Si ce n'était les conséquences pour les populations concernées, pour l'avenir -à long terme- de la région niçoise et, plus largement, de la Méditerranée occidentale, l'actuelle prise de contrôle du département par Christian Estrosi et la mise en place d'une version sarkozyste de "l'aménagement" seraient fascinantes.

 

De la CA à la CU


Venues très tardivement à la coopération intercommunale, les Alpes-Maritimes comptent aujourd'hui quatre communautés d'agglomération, autour de Menton, de Nice, d'Antibes et de Grasse et quelques communautés de communes, dont deux d'une importance certaine : les Coteaux d'Azur(1) en rive droite du Var et le Pays des Paillons(2) au nord de Nice.

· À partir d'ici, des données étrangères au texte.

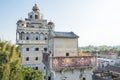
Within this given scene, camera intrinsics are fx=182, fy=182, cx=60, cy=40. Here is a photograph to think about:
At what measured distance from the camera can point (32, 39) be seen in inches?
1543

Seule Cannes reste rétive à tout regroupement.

 

Elu maire de Nice au municipales de mars 2007, Estrosi accélère sa main mise sur le département, déjà bien préparée à son poste de président du conseil général, mais contestée par Jacques Peyrat à la mairie de Nice et à la présidence de la Communauté d'agglomération Nice Côte d'Azur (CANCA) : il obtient de l'Etat, avant son élection, la création d'une vaste Opération d'intérêt national (OIN) dans la plaine du Var, englobant dans son périmètre une partie de Nice, des communes de la CANCA, mais aussi des Coteaux d'azur, et même au delà vers le moyen-pays ; puis, à peine élu, il fait passer au pas de charge les 24 communes de la CANCA, de la communauté d'agglomération à la communauté urbaine.

 

Petits arrangements politiques.


Pour mener à bien ces opérations, il faut avoir toutes les cartes en main.
Et, quand tout ne se passe pas comme prévu… on s'arrange entre amis!
La loi sur le cumul des mandats, ne lui permettant pas de rester à la fois député de la 5e circonscription, président du conseil général et maire de Nice, il suffit de faire élire un fidèle parmi les fidèles aux cantonales et de le faire accéder à la présidence de l'assemblée départementale.
L'individu est trouvé (Eric Ciotti), la circonscription aussi (le quartier du port, à Nice). Ce qui n'est pas prévu, c'est que la rancune des amis de Peyrat aidera à l'élection… d'un conseiller PS!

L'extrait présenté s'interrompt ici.